● WRITTEN INSTRUCTION
Extend the forum thread about the furry fandom, picking up right where it stops.

Here's my stance based off of the general mass of furries:
Furries are overly obsessed with cute animals. They are socially isolated and dedicate their life more to fun stuff than education or social learning. I've managed to cram a lot of both into my lifestyles, but most furries can't, as they have to make "meme animations" and "commissions" constantly. Then again, I kinda support the fact furries don't give a heck about society and have almost no social skills, because their art is magic and way better than most other art. Furries crack very easily under pressure, and if you said any opposing opinion even with a slight tinge of rudeness, then you're screwed. If you say anything that could offend somebody, these "people" jump on you and white-knight other furries. I once trolled a popufur and had 25 or so haters come to my page on Instagram. Furries believe they have the absolute definition of 'friendliness', but 'friendliness' is not complimenting people a million times, saying you care about somebody when you don't really care about them but care about their art, 'coming to the rescue' whenever you see something that might offend somebody, sexually harassing or flirting with people, or being a forcing stalker. They cannot handle criticism and feel so 'majestic' that it's 'rude' to critique without 'having asked first' like okay your art makes you happy, but if you only cared about your art for yourself, you wouldn't post it to public galleries. Also, what's up with the fact that more furries aren't into yiff? >:/


----------



## quoting_mungo (Mar 26, 2017)

● RECORDS SHOWN

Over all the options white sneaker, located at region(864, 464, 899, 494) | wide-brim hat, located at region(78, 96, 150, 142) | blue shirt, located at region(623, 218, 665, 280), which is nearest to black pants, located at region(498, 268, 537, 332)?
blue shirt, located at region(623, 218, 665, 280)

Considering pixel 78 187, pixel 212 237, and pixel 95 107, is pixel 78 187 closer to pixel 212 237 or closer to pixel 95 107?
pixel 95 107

==

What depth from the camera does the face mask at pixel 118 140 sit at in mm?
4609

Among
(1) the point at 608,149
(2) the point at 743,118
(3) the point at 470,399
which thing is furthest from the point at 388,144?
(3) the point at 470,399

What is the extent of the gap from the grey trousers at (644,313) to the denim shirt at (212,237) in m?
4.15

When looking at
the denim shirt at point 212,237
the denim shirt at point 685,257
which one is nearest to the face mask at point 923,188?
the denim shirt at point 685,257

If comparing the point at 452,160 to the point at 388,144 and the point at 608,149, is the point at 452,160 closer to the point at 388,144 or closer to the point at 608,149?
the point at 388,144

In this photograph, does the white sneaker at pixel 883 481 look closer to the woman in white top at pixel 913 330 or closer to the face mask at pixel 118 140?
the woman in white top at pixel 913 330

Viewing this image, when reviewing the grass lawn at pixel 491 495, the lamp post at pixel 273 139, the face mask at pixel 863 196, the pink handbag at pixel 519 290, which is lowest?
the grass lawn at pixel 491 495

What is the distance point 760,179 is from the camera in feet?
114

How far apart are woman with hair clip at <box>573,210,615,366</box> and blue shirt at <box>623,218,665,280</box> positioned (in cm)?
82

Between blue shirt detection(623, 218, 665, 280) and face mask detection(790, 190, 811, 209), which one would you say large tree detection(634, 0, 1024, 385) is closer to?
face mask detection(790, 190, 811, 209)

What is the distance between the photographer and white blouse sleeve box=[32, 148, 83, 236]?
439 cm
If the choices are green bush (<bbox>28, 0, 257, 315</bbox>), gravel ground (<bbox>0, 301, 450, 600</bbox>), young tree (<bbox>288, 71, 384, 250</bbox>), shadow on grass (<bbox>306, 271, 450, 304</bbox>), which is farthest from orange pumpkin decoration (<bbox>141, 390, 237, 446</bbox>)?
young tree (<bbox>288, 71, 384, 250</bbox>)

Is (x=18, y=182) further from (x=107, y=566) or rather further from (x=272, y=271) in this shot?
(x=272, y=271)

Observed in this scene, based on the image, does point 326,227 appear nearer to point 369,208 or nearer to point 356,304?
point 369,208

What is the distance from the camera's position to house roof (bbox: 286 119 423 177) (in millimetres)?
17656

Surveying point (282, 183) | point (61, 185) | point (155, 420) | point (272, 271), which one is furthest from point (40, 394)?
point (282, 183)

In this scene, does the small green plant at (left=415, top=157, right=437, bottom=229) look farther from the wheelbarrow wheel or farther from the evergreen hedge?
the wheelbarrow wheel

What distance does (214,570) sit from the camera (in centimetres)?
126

● REPLY
Mandragoras said:


> I'm not trying to pick a fight here, but you might want to think about why she's getting offended here.


Funnily enough, I was never offended. I was doing my job and enforcing the rules, and it was never personal to me. 



KurtCobain said:


> I once trolled a popufur and had 25 or so haters come to my page on Instagram.


Regardless of whether those "haters" did the wrong thing or not, trolling _anyone_ is pretty antisocial. If you get your kicks from deliberately offending people, you've kind of accepted that people may be offended by your behavior, and have waived your right to complain about it, far as I'm concerned.


----------



## KurtCobain (Mar 26, 2017)

quoting_mungo said:


> Regardless of whether those "haters" did the wrong thing or not, trolling _anyone_ is pretty antisocial. If you get your kicks from deliberately offending people, you've kind of accepted that people may be offended by your behavior, and have waived your right to complain about it, far as I'm concerned.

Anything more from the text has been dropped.